Having read the first three chapters, I’m already quite excited to want to read the rest. It has been such a thorough and balanced exposition so far of the Old Testament and Second Temple Period. In particular, I liked how it obviously worked through from Genesis and the early accounts of mankind’s predicament before the beginning of God’s solution in the Covenant with Abraham, the extension of this to the nation Israel through Moses, the concentration of this into the Davidic monarchy as the representative of the nation, then the hope fulfilled in the New Covenant through the mediation of the Chosen Servant, Jesus.

It really connected in with similar themes in Covenant and Creation, and thus, why I’m really looking forward to reading them both concurrently, so I can synthesize the different insights to form a more complete picture.

Biblical Theology

Biblical Theology is really an amazing thing. Different themes and key ideas are traced throughout the whole Bible. A few really nice books that I’ve read from Graham Goldsworthy also come with high recommendations. Biblical theology has a particular approach which doesn’t have to compete with systematic theology, but can complement and enrich it with its own insights.

Some Other Books I’ve Read from the Same Series

Also in the “New Studies in Biblical Theology” series (of which Salvation to the Ends of the Earth – A Biblical Theology of Mission is a part), I have read the Temple & the Church’s Mission (a book about the place of the temple in understanding the overall message of the Bible, including some really nice insights from Near-Eastern mythology), and the Cross from a Distance, which is a really nice book about the Gospel of Mark.

I highly recommend any book in this series. They are very well-written and referenced. So you get a lot from the book itself, but also if you wanted to dig into anything a bit deeper, there are often references within the footnotes and bibliography to help you in that direction.

So Definitely A High Recommendation

So, I’m looking forward to giving a fuller review of these several books once I get through them.
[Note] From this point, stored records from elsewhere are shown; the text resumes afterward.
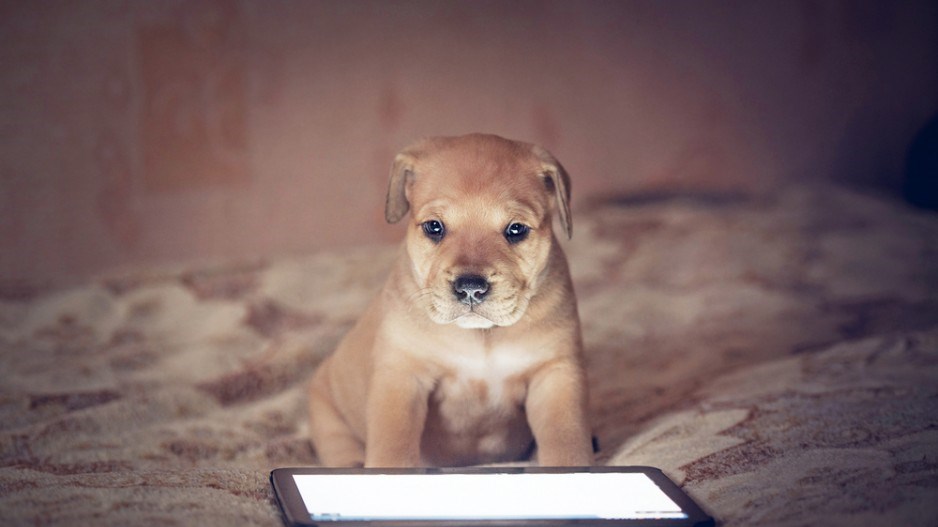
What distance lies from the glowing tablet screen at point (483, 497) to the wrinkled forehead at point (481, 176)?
0.73 m

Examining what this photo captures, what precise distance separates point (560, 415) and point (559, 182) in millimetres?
586

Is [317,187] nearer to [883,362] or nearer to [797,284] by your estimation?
[797,284]

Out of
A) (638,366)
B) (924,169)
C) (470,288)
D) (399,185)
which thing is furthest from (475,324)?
(924,169)

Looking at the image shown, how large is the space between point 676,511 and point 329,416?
4.27 ft

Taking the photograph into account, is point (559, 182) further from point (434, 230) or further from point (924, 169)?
point (924, 169)

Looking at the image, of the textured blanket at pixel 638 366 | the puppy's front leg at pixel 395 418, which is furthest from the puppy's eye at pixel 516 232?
the textured blanket at pixel 638 366

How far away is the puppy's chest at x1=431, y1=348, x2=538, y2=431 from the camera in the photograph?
2.46m

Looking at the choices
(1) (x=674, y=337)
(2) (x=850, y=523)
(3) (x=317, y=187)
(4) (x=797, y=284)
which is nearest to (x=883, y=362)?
(1) (x=674, y=337)

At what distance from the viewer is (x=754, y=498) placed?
191cm

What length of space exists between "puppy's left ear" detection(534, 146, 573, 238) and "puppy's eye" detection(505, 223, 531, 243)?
137 mm

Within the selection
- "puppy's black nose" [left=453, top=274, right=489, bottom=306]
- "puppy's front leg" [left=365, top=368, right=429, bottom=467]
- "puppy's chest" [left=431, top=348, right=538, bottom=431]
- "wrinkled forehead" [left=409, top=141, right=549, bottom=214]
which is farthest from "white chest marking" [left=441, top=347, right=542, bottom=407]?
"wrinkled forehead" [left=409, top=141, right=549, bottom=214]

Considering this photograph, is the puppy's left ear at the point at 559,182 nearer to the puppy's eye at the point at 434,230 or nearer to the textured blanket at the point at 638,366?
the puppy's eye at the point at 434,230

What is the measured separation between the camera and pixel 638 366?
3602mm

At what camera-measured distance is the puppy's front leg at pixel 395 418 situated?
2.31 meters
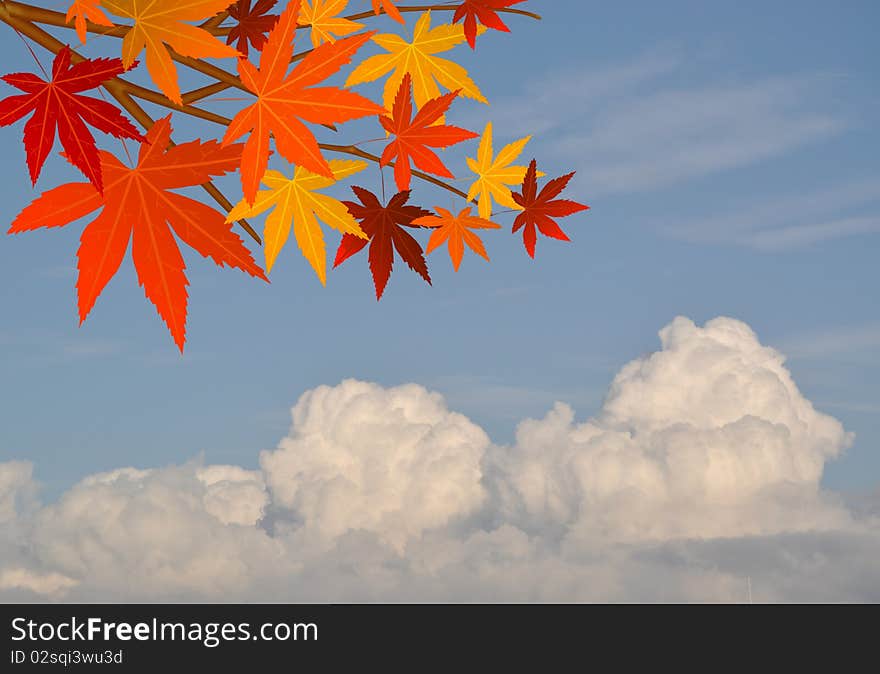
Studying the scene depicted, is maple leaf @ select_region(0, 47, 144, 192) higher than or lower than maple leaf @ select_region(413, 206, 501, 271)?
lower

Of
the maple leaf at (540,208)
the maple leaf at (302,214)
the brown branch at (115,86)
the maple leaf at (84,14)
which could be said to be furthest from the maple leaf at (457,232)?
the maple leaf at (84,14)

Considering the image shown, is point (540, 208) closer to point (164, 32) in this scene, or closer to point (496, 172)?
point (496, 172)

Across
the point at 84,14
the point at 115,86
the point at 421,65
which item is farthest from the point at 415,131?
the point at 84,14

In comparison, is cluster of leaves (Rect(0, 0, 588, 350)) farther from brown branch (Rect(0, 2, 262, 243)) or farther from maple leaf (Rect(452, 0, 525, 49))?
maple leaf (Rect(452, 0, 525, 49))

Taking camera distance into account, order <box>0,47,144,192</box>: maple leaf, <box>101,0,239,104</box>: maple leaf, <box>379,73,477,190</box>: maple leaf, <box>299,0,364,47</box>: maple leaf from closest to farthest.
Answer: <box>0,47,144,192</box>: maple leaf < <box>101,0,239,104</box>: maple leaf < <box>379,73,477,190</box>: maple leaf < <box>299,0,364,47</box>: maple leaf

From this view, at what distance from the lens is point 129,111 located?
10.3ft

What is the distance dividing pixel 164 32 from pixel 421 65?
1.79 metres

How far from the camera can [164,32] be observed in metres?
2.75

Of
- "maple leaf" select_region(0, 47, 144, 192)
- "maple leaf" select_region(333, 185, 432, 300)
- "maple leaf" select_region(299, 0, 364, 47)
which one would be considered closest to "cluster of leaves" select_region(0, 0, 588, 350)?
"maple leaf" select_region(0, 47, 144, 192)

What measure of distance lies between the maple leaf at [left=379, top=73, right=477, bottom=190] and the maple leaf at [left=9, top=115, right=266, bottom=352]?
1.08m

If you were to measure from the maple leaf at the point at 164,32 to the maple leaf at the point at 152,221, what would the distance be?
10.9 inches

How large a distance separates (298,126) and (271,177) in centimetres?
72

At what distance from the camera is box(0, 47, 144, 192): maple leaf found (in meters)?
2.52

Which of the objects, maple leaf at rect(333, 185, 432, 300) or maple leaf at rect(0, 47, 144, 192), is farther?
maple leaf at rect(333, 185, 432, 300)
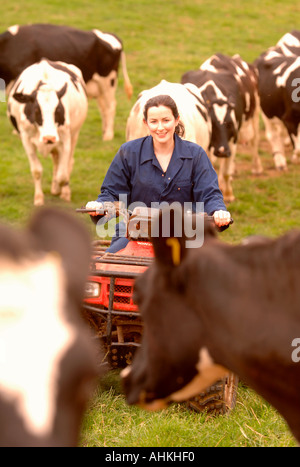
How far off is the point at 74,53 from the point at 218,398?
8.50m

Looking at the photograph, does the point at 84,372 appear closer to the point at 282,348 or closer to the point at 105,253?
the point at 282,348

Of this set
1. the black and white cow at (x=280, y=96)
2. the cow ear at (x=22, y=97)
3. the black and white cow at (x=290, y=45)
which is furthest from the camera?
the black and white cow at (x=290, y=45)

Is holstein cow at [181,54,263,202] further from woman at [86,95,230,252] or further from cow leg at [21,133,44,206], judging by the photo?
woman at [86,95,230,252]

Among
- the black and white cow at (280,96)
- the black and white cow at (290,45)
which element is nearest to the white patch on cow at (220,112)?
the black and white cow at (280,96)

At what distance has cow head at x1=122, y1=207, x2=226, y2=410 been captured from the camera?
2.18 meters

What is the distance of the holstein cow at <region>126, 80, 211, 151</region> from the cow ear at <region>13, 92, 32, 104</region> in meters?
1.79

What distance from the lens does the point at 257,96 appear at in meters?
10.4

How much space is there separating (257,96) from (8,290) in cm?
921

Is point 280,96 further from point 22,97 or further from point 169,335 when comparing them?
point 169,335

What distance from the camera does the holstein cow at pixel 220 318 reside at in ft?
6.56

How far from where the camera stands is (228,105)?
8.61 meters

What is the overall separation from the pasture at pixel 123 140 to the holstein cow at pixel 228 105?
0.46 metres

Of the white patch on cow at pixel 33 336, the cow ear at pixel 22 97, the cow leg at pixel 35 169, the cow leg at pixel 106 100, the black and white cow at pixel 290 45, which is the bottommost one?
the cow leg at pixel 35 169

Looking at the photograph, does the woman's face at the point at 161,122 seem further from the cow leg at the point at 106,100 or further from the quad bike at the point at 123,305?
the cow leg at the point at 106,100
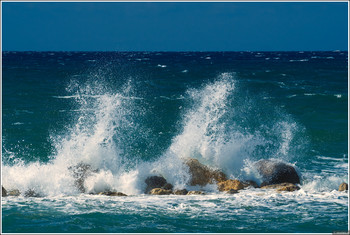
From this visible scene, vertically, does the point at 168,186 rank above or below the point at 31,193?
above

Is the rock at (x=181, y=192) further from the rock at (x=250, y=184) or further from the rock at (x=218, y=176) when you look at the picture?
the rock at (x=250, y=184)

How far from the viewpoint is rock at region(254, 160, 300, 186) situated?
37.9ft

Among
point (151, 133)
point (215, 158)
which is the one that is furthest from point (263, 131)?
point (215, 158)

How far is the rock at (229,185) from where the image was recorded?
10.6 meters

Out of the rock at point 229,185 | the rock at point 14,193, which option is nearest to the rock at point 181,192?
the rock at point 229,185

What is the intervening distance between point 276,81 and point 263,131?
56.0 feet

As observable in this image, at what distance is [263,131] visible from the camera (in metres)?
17.3

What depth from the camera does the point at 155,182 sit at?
11008 mm

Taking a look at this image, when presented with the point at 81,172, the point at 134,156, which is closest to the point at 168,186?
the point at 81,172

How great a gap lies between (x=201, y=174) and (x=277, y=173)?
1.90m

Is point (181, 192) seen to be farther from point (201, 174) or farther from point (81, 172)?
point (81, 172)

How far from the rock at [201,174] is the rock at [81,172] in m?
2.27

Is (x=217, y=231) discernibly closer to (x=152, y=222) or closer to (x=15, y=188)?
(x=152, y=222)

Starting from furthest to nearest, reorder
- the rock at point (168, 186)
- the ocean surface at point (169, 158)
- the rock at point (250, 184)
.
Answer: the rock at point (250, 184) < the rock at point (168, 186) < the ocean surface at point (169, 158)
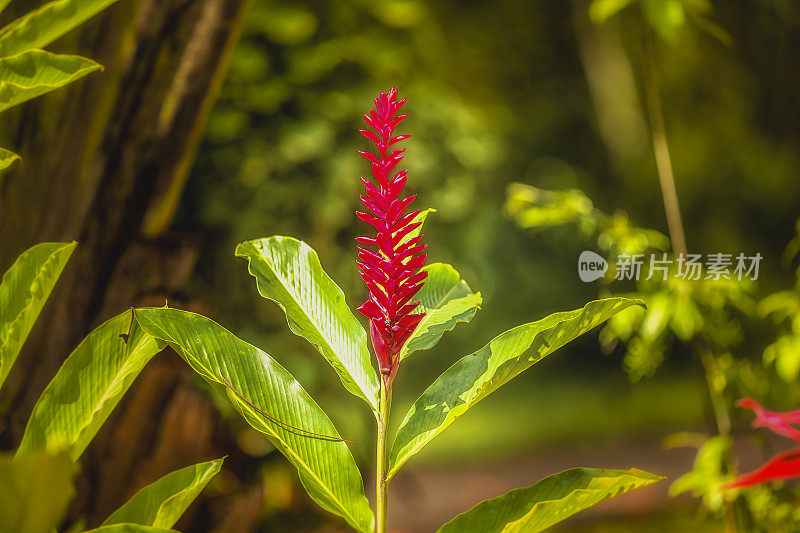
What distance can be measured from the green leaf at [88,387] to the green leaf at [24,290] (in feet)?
0.15

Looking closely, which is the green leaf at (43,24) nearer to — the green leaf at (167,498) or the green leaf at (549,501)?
the green leaf at (167,498)

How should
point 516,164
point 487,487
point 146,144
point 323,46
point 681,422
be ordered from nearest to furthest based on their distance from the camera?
1. point 146,144
2. point 323,46
3. point 487,487
4. point 681,422
5. point 516,164

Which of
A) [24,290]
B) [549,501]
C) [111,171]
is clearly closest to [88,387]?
[24,290]

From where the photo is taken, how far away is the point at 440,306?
1.75 ft

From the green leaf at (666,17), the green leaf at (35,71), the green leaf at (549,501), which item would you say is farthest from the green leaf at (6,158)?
the green leaf at (666,17)

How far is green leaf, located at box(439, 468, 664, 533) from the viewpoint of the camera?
405mm

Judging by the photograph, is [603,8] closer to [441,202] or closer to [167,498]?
[441,202]

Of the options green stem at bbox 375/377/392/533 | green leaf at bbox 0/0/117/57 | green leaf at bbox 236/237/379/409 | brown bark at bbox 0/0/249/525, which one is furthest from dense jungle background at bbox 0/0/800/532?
green stem at bbox 375/377/392/533

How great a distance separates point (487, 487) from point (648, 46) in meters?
2.27

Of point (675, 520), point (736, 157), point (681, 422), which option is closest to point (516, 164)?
point (736, 157)

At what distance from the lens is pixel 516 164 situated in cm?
362

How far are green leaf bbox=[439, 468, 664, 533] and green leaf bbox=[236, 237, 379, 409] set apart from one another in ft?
0.34

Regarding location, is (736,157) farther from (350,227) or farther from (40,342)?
(40,342)

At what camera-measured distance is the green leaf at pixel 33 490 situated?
0.26 metres
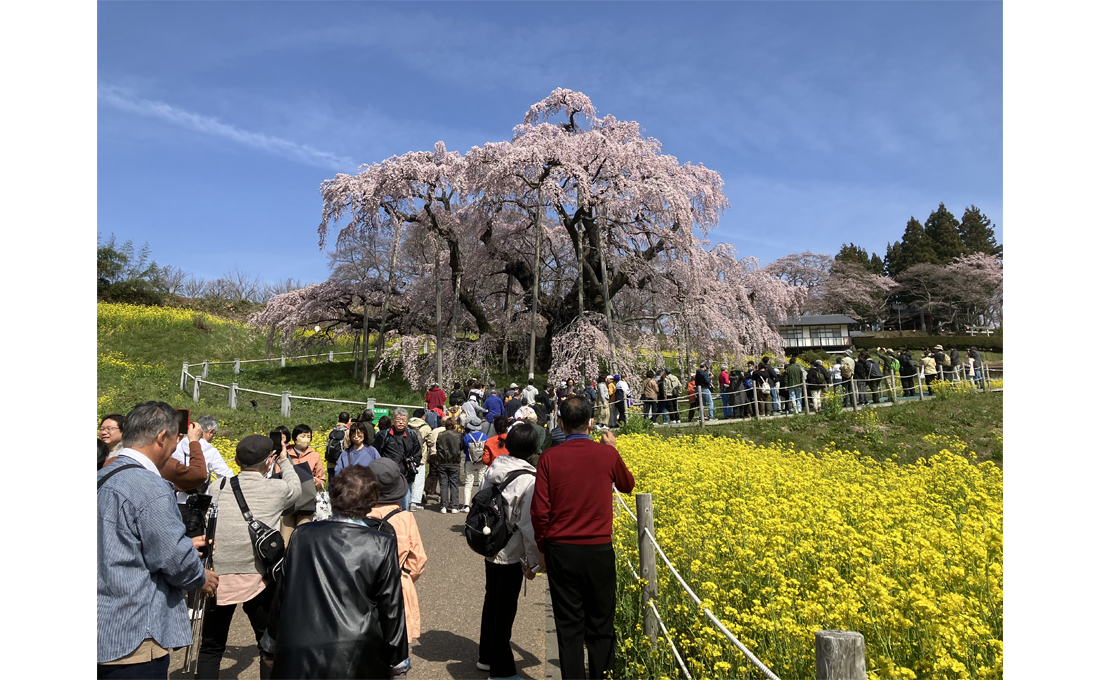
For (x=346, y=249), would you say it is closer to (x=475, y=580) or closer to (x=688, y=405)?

But already, I highly recommend them if you want to learn more about covenant theology and biblical theology. There are quite a few other really good books that I’ve read too in a similar vein, that I will make time to write more about too. For Christian books, I would recommend you look up the Wandering Bookseller. They are based in the Blue Mountains. They deliver free of charge Australia-wide. They have so many nice titles (I got a small taste of some of them while I was with them over the last few days).

What about you? Do you have any good recommendations for understanding covenant theology?